Last night my daughter and I saw a movie that like many movies was all about love. This is not a movie review, of Million Dollar Arm. though we both really enjoyed the movie, it is a reflection inspired by it. I love a movie in which the characters evolve and grow, become better people, and realize what’s really important to them. JB is not a bad guy, just a guy chasing the right thing the wrong way. It takes him a long time to realize that love is the key to getting what he’s chasing. This isn’t much of a spoiler, it is pretty clear from the start…
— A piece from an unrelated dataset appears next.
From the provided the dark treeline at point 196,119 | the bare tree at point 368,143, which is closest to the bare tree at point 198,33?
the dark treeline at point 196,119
Love is something so many of us struggle with. Love and it’s partner vulnerability, are what often stand in the way of finding and creating love in our own lives. I know they are for me. Throughout my life I’ve experienced so many relationships in which I loved and was not loved back. The two longest relationships of my life were with people who loved me, while I was ambivalent. In both cases I was tired of being alone, tired of pining for someone who couldn’t or wouldn’t return my ardor. I knew I was taking the role of all those lovers who hadn’t fully been there for me, and though I thought that was a preferable situation, I was terribly wrong. Of course both ended badly.
Now again I am alone. I have been alone for longer than I care to admit even to myself. I have my daughter (half the time) and so my life is filled with love, and yet with no partner, no romance, no kisses, I am deeply alone. Besides sex, which of course I want, I long for someone to talk to late at night, someone to help me fix things around the house, and in my head, I want another opinion about the color of the deck, if I’m overreacting, or if I look pretty. I want company and intimacy and private jokes and petty annoyances and someone to hold my hand during the scary parts of the movie, or life. I want love.
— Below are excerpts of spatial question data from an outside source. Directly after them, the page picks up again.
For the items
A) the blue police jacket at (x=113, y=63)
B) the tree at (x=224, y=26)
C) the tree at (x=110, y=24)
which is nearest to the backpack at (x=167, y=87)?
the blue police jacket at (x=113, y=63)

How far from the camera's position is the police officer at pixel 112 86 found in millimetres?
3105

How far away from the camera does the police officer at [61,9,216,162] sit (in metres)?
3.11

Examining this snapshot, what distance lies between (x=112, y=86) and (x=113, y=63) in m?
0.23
Finding love is tough under the best of circumstances, and by circumstances I mean if you’re beautiful and thin. I am neither, and though I could be thinner (theoretically) I have tried to be thinner for almost my entire life, without much success. I saw a video yesterday in which a woman described her body as soft and luscious, and I wept. Could someone ever see me that way, and even more important, could I ever see myself that way? Would someone really see me, and love me if I could really see and love myself? Talk about vulnerability!
It amazes me that I understand that it’s all about love. That letting go of most of the other things we chase, and embracing ourselves, and others is the path to everything else we want. And yet I hold back, hoping love will come to me, not willing to risk going out and finding it.